Friday, August 10, 2012

Locking Janitors in Wal-Mart - False Imprisonment? - COTW #104

Yesterday, the Third Circuit issued its opinion in Zavala v. Wal Mart Stores, Inc., and it's the Case of the Week. It's just your standard RICO, false imprisonment, FLSA collective action . . . huh? Yeah, it's complicated. The Court includes some important new precedent on hyper-technical FLSA collective action certification issues that I will get back to next week. For now, let's stick with the false imprisonment claims.

The plaintiffs were janitors who worked on overnight cleaning crews in New Jersey Wal-Marts. Their false imprisonment claims were based on Wal-Mart's practice of locking its stores overnight without always having a manager with a key available to let the workers out. False imprisonment?

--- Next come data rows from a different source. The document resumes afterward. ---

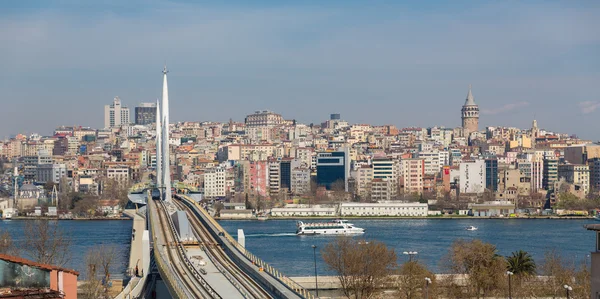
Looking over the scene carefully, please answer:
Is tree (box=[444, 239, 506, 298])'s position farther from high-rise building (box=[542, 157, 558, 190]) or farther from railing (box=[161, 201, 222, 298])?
high-rise building (box=[542, 157, 558, 190])

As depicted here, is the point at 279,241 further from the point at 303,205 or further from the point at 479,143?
the point at 479,143

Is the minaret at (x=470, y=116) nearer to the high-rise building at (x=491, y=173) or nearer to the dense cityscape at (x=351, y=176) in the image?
the dense cityscape at (x=351, y=176)

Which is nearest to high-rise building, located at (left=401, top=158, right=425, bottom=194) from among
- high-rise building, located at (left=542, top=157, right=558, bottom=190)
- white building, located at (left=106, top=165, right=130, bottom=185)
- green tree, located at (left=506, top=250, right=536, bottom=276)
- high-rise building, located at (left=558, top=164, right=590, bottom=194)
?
high-rise building, located at (left=542, top=157, right=558, bottom=190)

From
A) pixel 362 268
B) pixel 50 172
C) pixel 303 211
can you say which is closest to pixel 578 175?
pixel 303 211

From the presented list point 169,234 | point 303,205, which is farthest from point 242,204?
point 169,234

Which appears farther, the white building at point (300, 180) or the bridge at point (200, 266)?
the white building at point (300, 180)

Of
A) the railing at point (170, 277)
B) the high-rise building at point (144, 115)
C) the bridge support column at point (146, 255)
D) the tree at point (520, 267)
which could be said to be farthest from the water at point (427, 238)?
the high-rise building at point (144, 115)
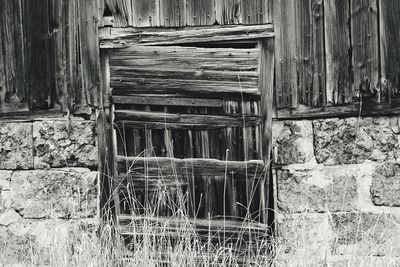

Nope. The Court held that the workers had given implied consent to the "imprisonment":
Apparently from the very beginning of their employment, Plaintiffs were aware that Wal-Mart's policy was to close and lock the main doors of its stores when they are not open for business. Plaintiffs nevertheless chose to continue coming to work. They do not allege that they objected to the locked-door policy, nor do they allege that they requested a manager be available during their shift to open the doors. Continuing to come to work under these conditions is "conduct . . . reasonably understood by another to be intended as consent" and is therefore "as effective as consent in fact."
Some employees arguably withdrew their consent by requesting to leave (claiming managers denied their request). Their claims still had problems though. False imprisonment claims can not succeed where the "prisoner" has a reasonable means of escape. The Wal-Mart had emergency exits, effectively dooming the janitors claims. The Court held that sounding the alarm and the fear of discipline were insufficient to establish false imprisonment.